O emedebista ressalta a contrariedade de Bolsonaro com o imposto:
“Ele [Bolsonaro] foi categórico ao dizer que não gostaria de voltar com essa discussão. O problema todo é quando se faz as contas, seria interessante ter. Seria uma expectativa muito baixa no somatório [da perda da receita com a desoneração] e nenhuma outra alternativa está ali”.
PublicidadeO líder do governo no Senado nega que o ministro da Economia, Paulo Guedes, ainda trabalhe com a ideia de uma nova CPMF e que haja, nesse ponto, uma disputa entre o ministro e o presidente da República.
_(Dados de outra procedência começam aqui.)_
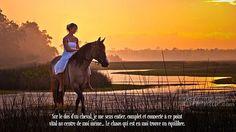Sur le dos d'un cheval, je me sens entier, complet et connecté à ce point vital au centre de moi même... Le chaos qui est en moi trouve un équilibre.
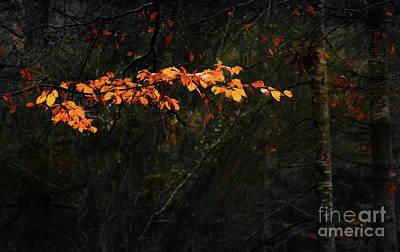 Fantasy Tree Mixed Media - Branch by Svetlana Sewell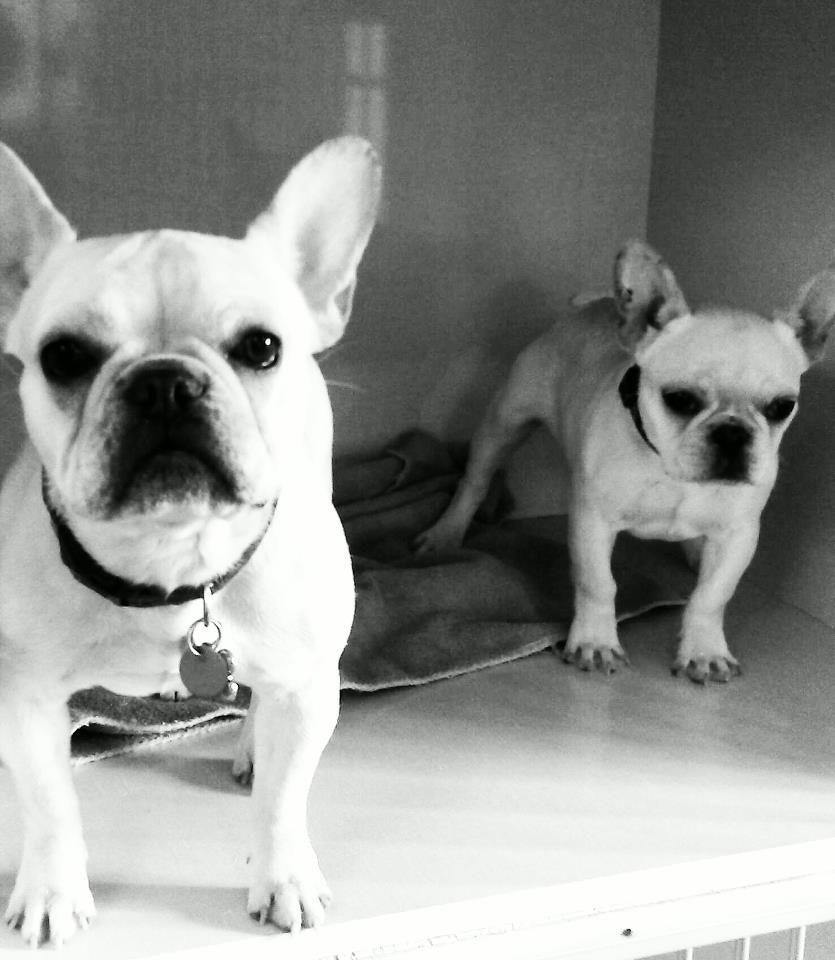 Stella Lola French Bulldog Bulldog Dogs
O cenário, mais provável, segundo ele, é que o imposto não volte. E, para isso, aposta no crescimento da economia no próximo ano para a ampliação de receitas. “Devemos ter até o próximo ano uma receita, poderão surgir outras ideias que não passem pela criação de um imposto sobre transações financeiras. Melhor aguardar”, pondera.
O deputado General Peternelli (PSL-SP) tenta recriar a CPMF e apresentou uma emenda substitutiva à reforma tributária em tramitação na Câmara, de autoria do deputado Baleia Rossi (MDB-SP).
Bezerra diz considerar otimista a previsão do presidente da Câmara, Rodrigo Maia (DEM-RJ), de que a reforma tributária será concluída até o meio do ano. Para ele, a reforma pode até ser aprovada pelos deputados no primeiro semestre. Mas só deve ficar pronta no Congresso no fim de 2020. A compensação da desoneração da folha também foi apontada como o principal desafio da reforma pela secretária-executiva do grupo de trabalho que estuda o assunto no Ministério da Economia, Vanessa Canado, em entrevista ao site nesta semana.
Como mostrou o Congresso em Foco, a participação do Executivo no assunto se dará por meio de quatro fases que serão apresentadas ao longo de 2020. A ideia é que os projetos de Paulo Guedes e as propostas de emenda à Constituição que tramitam na Câmara e no Senado façam parte de um mesmo texto final. Para isso, segundo o senador, será criada uma comissão mista a ser presidida pelo relator no Senado, Roberto Rocha (PSDB-MA), e relatada por Aguinaldo Ribeiro (PP-PB), relator da proposta da Câmara.
Planalto e Congresso
O líder considera positivo o saldo do governo no Congresso no primeiro ano de mandato de Bolsonaro, especialmente pela aprovação da reforma da Previdência, mas credita algumas dificuldades ao fato de os partidos não terem mais o comando de ministérios. A prática foi adotada por todos os presidentes a partir do período de redemocratização em 1985.
No entanto, o senador acredita que há espaço para Bolsonaro se relacionar individualmente com deputados e senadores, sem a intermediação de partidos. Isso tem acontecido em nomeações para cargos de segundo e terceiro escalão na máquina estatal e na divisão de verbas para as bases eleitorais nos estados e municípios dos congressistas.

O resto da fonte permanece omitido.